What to produce: Line by line, retype the material exactly and leave each picture out.

Dataset extract:
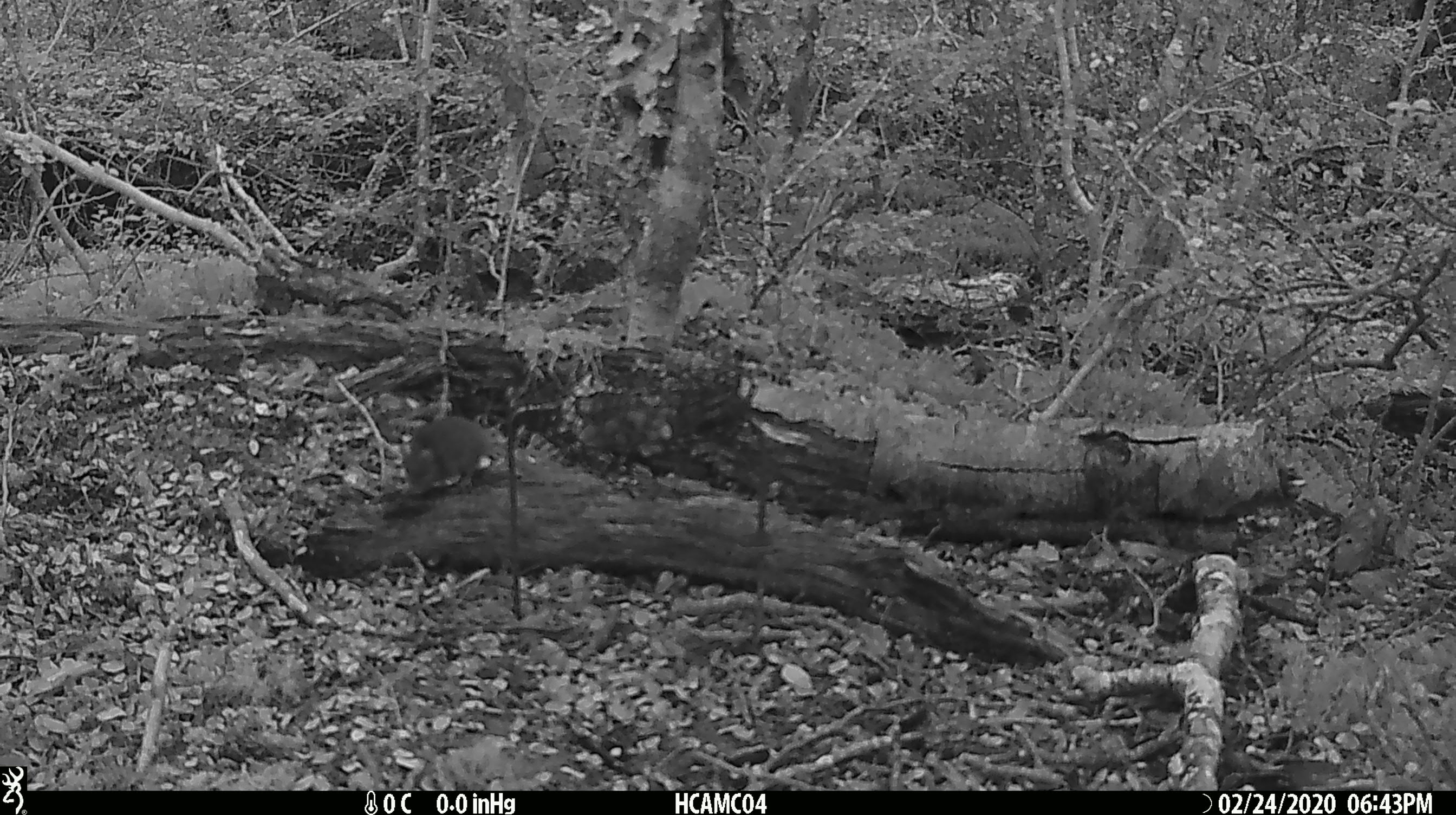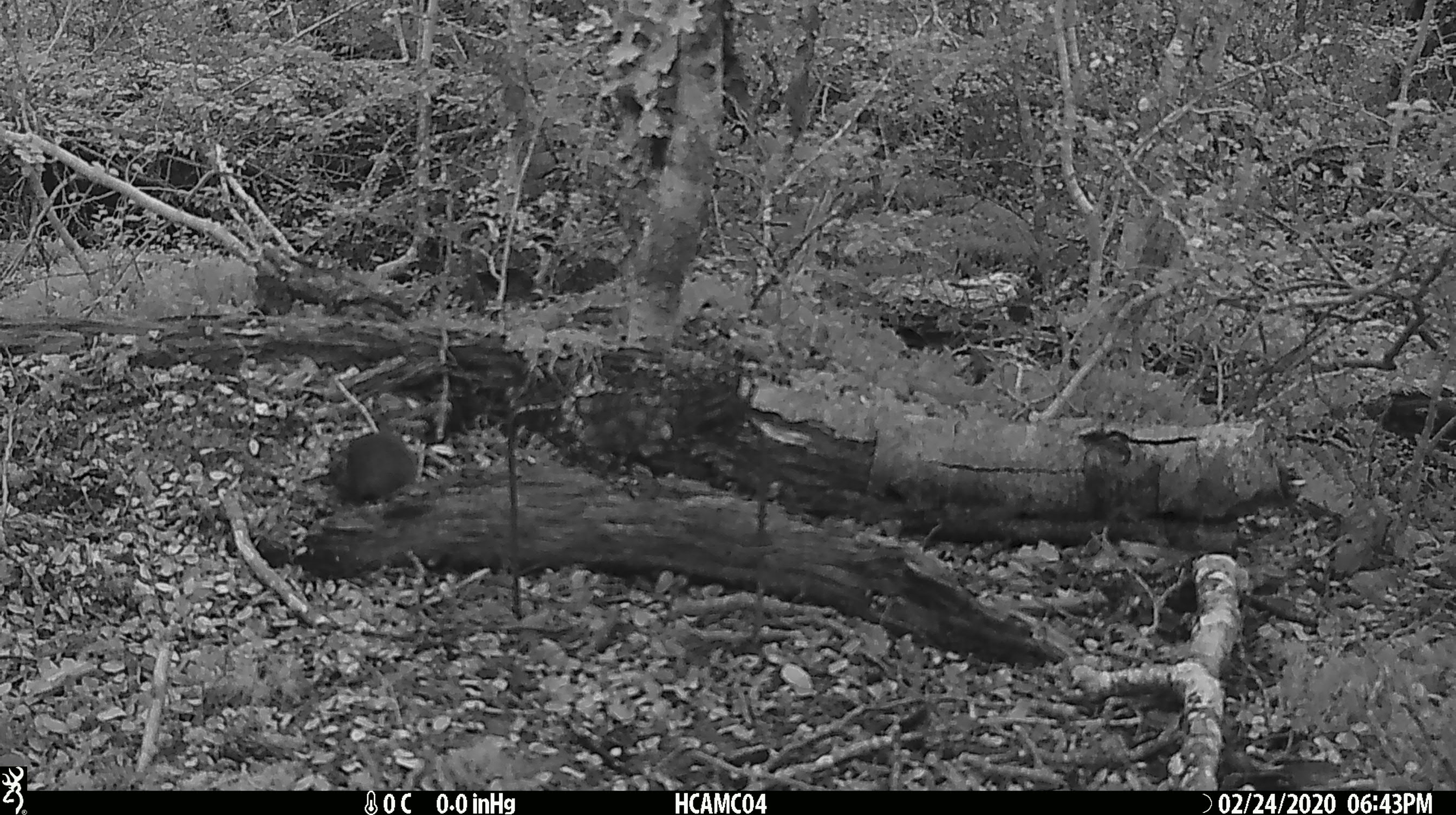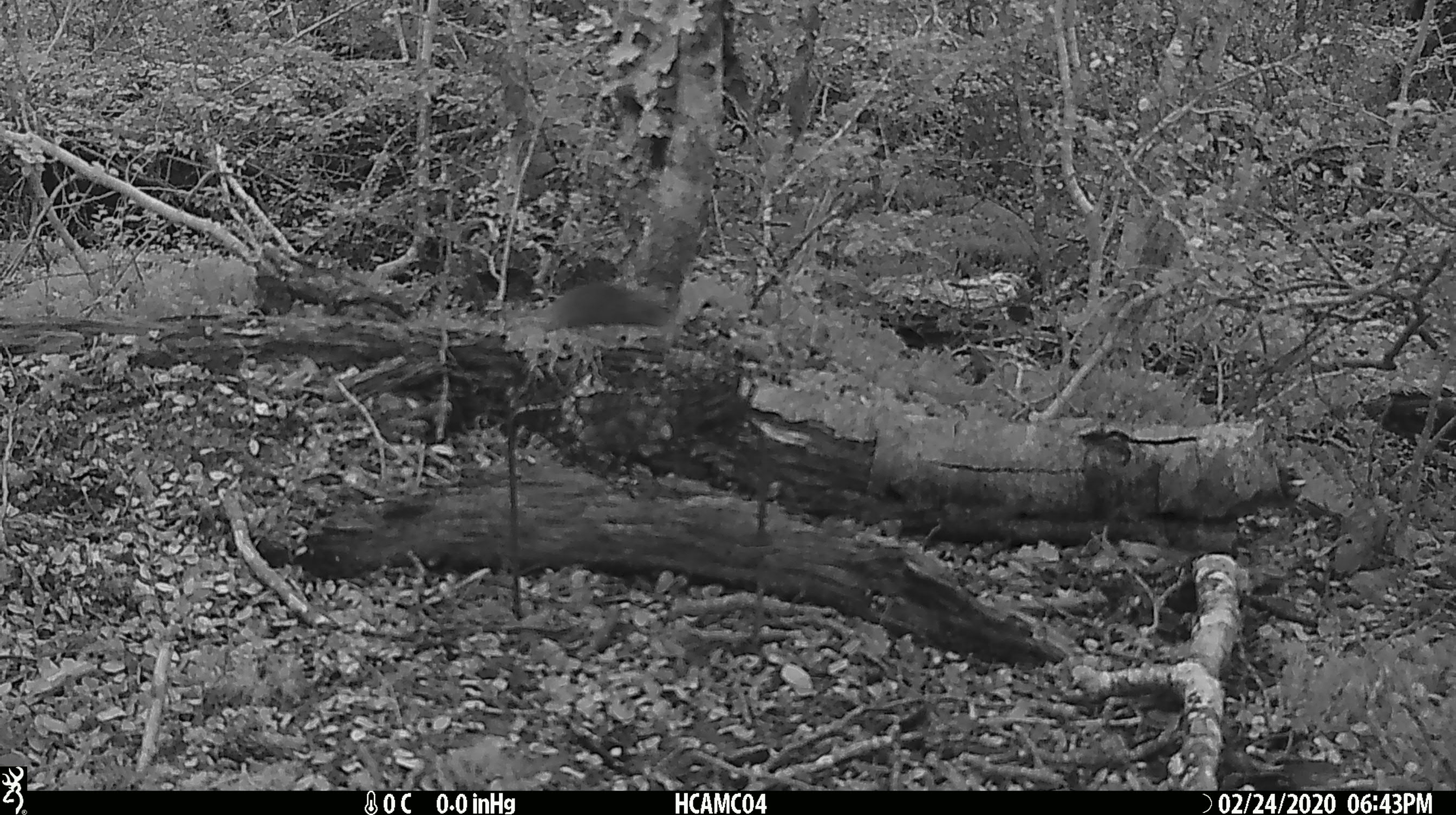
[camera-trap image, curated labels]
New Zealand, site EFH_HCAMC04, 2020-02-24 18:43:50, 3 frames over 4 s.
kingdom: Animalia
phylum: Chordata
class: Mammalia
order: Rodentia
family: Muridae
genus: Mus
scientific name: Mus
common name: mouse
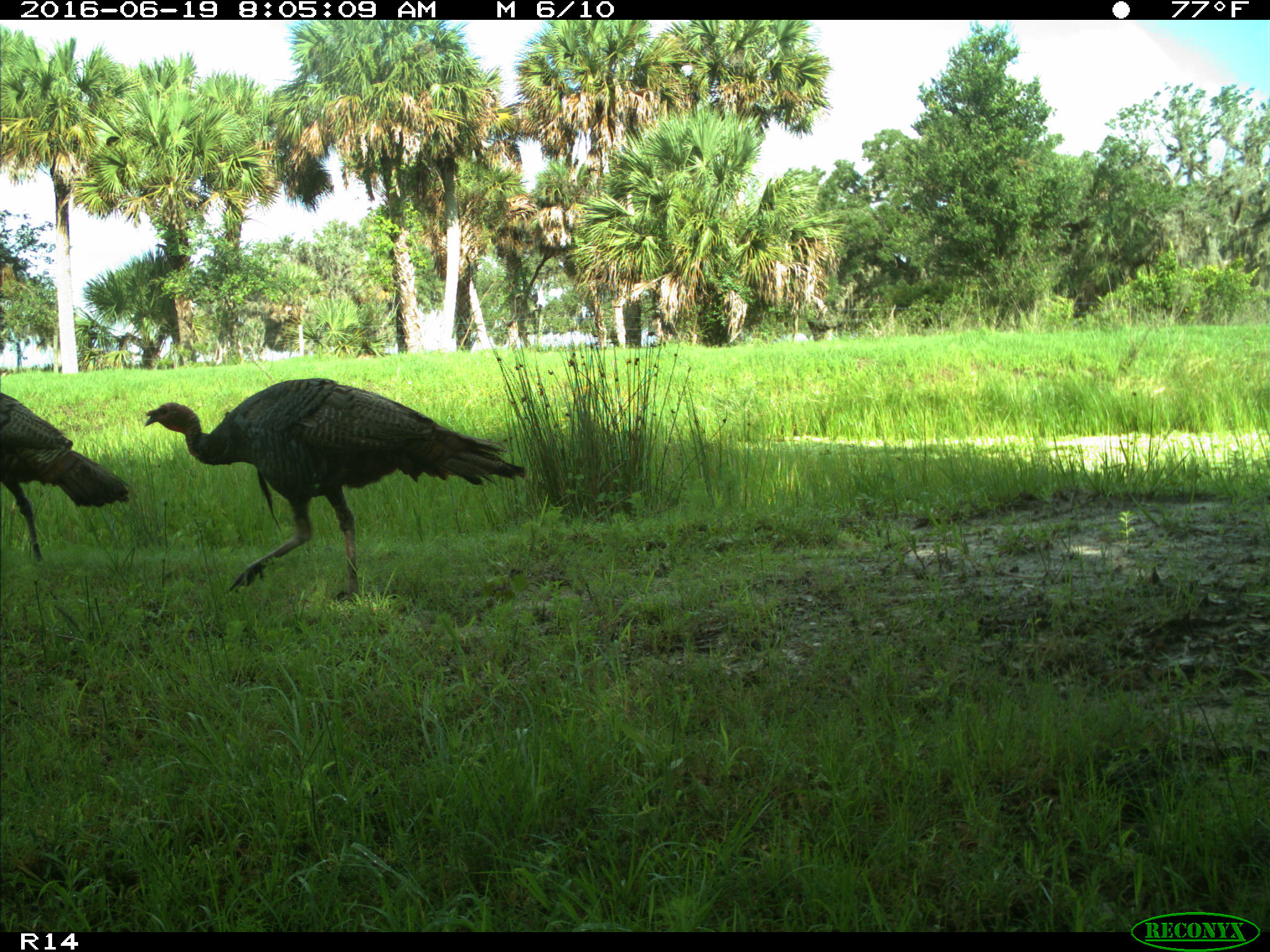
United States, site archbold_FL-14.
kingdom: Animalia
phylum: Chordata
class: Aves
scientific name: Aves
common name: birds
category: unidentified bird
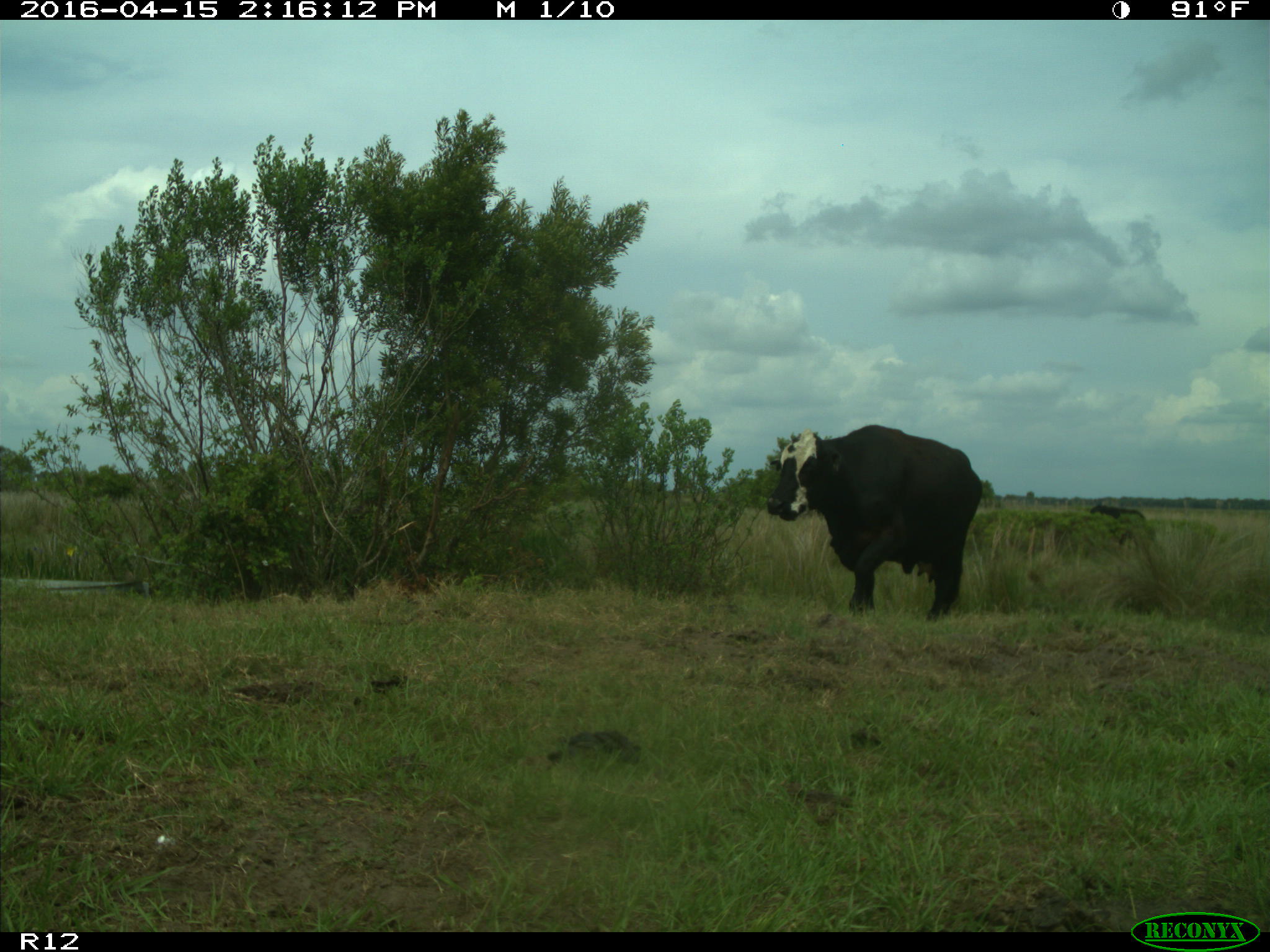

Exercise output:
[camera-trap image, curated labels]
New Zealand, site EFH_HCAMC04, 2020-02-24 18:43:50, 3 frames over 4 s.
kingdom: Animalia
phylum: Chordata
class: Mammalia
order: Rodentia
family: Muridae
genus: Mus
scientific name: Mus
common name: mouse
United States, site archbold_FL-14.
kingdom: Animalia
phylum: Chordata
class: Aves
scientific name: Aves
common name: birds
category: unidentified bird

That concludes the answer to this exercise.